** Work to be completed **
Repeat word for word the passage of the filmmaker interview below from "7R: There’s a" to "do it, really.".

** Excerpted text **
**********

Sue Brooks (SB): I had read a newspaper article about some girls who had run away from their parents place and stolen some money. It must have been something about how the newspaper article was written, because it was funny enough for me to think “Oh that’s s a good premise for starting to make a film.” After that, I started writing it, and the writing took on its own shape, and stuff just evolved out of the material.
7R: There’s a bunch of vignettes, each from the perspective of a different character. It sort of starts with Grace’s perspective, which is quite dramatic and serious, so I wasn’t expecting it when the later segments were so comedic. How did you decide to do tonal shifts with each story?
SB: I was just interested in if you could do those shifts, and whether an audience would go with you on that. We’ve spent a lot of time watching films that all go in that one mold, and they’re all inclined to do the same sort of trajectory. So I was sort of fascinated about whether you could move a film around a bit like that, and whether you could get people to feel things at the same time, and be intrigued, and be amused. I was just fascinated to see if we could do it, really.

**********

[Collection entries]

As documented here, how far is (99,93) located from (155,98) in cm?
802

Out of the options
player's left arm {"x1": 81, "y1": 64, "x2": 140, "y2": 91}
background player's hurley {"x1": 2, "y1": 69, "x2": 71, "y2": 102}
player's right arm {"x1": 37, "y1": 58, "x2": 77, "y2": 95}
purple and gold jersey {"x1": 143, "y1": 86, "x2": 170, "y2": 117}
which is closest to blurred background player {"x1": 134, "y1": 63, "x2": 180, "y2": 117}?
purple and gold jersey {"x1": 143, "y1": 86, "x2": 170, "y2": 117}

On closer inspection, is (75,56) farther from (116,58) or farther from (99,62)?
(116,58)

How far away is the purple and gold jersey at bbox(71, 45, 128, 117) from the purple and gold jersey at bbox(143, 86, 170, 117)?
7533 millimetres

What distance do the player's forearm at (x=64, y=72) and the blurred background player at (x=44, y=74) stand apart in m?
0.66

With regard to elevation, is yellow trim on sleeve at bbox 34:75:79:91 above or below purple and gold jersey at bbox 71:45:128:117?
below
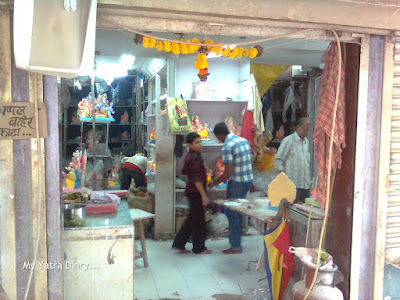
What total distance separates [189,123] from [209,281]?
7.59 ft

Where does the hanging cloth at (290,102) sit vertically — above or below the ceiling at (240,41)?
below

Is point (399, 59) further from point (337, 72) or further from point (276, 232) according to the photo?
point (276, 232)

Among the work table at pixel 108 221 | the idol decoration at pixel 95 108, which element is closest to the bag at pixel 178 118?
the work table at pixel 108 221

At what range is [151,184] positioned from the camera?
631cm

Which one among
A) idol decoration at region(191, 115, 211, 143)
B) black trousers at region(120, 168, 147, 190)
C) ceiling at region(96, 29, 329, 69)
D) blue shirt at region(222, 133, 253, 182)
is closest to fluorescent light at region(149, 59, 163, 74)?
ceiling at region(96, 29, 329, 69)

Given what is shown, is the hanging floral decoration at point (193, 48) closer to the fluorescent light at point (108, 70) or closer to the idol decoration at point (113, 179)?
the fluorescent light at point (108, 70)

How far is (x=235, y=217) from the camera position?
526cm

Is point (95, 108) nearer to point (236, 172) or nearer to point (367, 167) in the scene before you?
point (236, 172)

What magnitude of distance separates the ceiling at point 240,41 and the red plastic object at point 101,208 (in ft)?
6.70

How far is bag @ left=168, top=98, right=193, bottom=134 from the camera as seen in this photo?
5.53 metres

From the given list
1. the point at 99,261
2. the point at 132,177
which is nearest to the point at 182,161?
the point at 132,177

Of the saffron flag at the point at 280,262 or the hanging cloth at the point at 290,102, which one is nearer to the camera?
the saffron flag at the point at 280,262

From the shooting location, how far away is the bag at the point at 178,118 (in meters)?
5.53

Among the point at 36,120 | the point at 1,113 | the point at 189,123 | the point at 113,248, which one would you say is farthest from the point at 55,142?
the point at 189,123
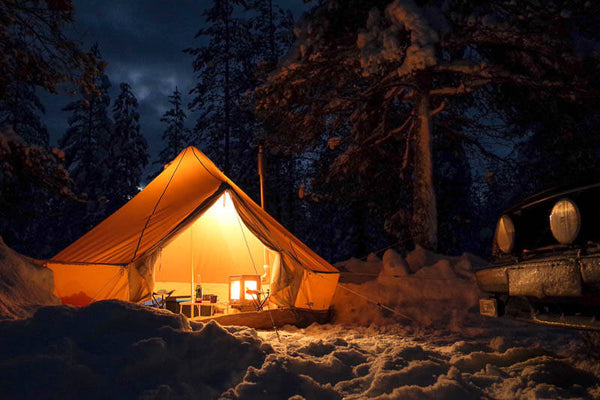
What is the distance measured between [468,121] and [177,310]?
756 cm

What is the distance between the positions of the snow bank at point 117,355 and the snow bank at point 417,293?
11.5 ft

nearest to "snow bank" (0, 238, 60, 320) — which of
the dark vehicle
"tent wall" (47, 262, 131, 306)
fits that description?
"tent wall" (47, 262, 131, 306)

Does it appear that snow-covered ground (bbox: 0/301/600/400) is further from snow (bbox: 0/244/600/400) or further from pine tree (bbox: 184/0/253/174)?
pine tree (bbox: 184/0/253/174)

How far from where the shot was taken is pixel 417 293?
7.25m

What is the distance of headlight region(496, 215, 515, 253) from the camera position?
10.5ft

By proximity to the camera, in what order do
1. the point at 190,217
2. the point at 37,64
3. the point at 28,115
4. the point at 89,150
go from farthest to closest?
the point at 89,150, the point at 28,115, the point at 37,64, the point at 190,217

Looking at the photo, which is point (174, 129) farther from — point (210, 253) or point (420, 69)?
point (420, 69)

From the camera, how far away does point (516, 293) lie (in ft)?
9.31

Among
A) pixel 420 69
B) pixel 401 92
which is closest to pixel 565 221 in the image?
pixel 420 69

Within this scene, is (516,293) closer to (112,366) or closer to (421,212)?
(112,366)

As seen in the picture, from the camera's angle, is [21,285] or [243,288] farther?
[243,288]

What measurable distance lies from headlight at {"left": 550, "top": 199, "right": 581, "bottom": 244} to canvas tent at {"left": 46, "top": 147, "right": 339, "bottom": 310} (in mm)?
4046

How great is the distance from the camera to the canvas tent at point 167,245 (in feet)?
19.1

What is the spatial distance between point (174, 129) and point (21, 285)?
85.2ft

**********

** Expected output **
7R: There’s a bunch of vignettes, each from the perspective of a different character. It sort of starts with Grace’s perspective, which is quite dramatic and serious, so I wasn’t expecting it when the later segments were so comedic. How did you decide to do tonal shifts with each story?
SB: I was just interested in if you could do those shifts, and whether an audience would go with you on that. We’ve spent a lot of time watching films that all go in that one mold, and they’re all inclined to do the same sort of trajectory. So I was sort of fascinated about whether you could move a film around a bit like that, and whether you could get people to feel things at the same time, and be intrigued, and be amused. I was just fascinated to see if we could do it, really.